Laila is a magician who has many tricks up his sleeve – just that all of them end up blooming flowers out of objects. He is planning a cyber heist that involves hacking the systems of all bank accounts and sweeping the money that was paid by innocent citizens as taxes. In his words, it will be his ‘greatest magic trick’ and India’s ‘April Fool’s Day’ – because he’s planning on pulling this off on March 31. How far will you go to not file your returns?
His sister and Babloo’s love interest is Inaaya (Tara Sutaria) who is the sort of girl who splashes water at you for being a couple of minutes late on the first date and then doesn’t leave. She is the sexy lamp that Babloo places in a corner while he jumps over cars and fights baddies. Tiger’s action scenes are like dance moves we have seen before (Director Ahmed Khan was previously a choreographer).

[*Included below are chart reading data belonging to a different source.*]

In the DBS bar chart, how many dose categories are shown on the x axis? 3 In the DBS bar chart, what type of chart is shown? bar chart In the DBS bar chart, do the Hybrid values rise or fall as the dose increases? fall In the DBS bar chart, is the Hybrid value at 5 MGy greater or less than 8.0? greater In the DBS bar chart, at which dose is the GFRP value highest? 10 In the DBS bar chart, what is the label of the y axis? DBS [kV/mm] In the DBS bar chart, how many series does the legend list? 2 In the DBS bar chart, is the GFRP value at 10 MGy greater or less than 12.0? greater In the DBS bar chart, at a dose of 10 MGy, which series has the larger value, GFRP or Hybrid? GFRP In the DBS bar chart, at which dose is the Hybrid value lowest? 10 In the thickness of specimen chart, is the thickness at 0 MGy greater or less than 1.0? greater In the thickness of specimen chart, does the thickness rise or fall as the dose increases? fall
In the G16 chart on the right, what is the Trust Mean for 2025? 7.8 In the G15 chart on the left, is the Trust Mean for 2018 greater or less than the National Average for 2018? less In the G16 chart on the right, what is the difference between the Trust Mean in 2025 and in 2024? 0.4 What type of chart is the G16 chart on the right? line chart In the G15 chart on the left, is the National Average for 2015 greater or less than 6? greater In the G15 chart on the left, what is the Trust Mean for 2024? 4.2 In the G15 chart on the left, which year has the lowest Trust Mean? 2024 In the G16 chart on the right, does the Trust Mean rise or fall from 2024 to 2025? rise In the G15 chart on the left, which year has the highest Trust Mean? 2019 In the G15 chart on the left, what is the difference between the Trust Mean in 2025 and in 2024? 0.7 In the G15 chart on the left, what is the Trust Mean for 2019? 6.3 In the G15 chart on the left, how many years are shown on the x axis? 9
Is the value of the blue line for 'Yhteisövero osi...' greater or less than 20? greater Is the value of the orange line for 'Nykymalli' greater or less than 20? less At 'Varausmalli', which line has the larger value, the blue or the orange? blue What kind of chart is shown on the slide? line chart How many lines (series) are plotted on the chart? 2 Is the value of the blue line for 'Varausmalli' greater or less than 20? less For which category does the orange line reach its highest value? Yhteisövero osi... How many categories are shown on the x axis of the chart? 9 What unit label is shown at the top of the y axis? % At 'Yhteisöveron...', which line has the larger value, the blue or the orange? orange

There are no stakes. Tiger will survive henchmen, swords, guns, Lamborghini cars and even multiple grenade blasts – courtesy of, his mother’s prayers. Nawazuddin has fun with his character in the first half, then he bursts into a laughter fit of overacting. The screenplay dangles freely and the dialogues are just a play on words or abbreviations, especially if they are for expletives (MC BC- Main Chali Bye Cutie). The film’s visuals seem like out of a mobile racing game and the screenplay is dizzying.
The only respite is the music – while AR Rahman’s techno melody ‘Miss Hairan’ is groovy, Pooja Tiwari’s voice in ‘Jalwanuma’ has a certain pain. But all in all, Heropanti 2, will even make little girls (read Choti Bachchi) laugh at its plot. Just, ‘Dafa Kar’.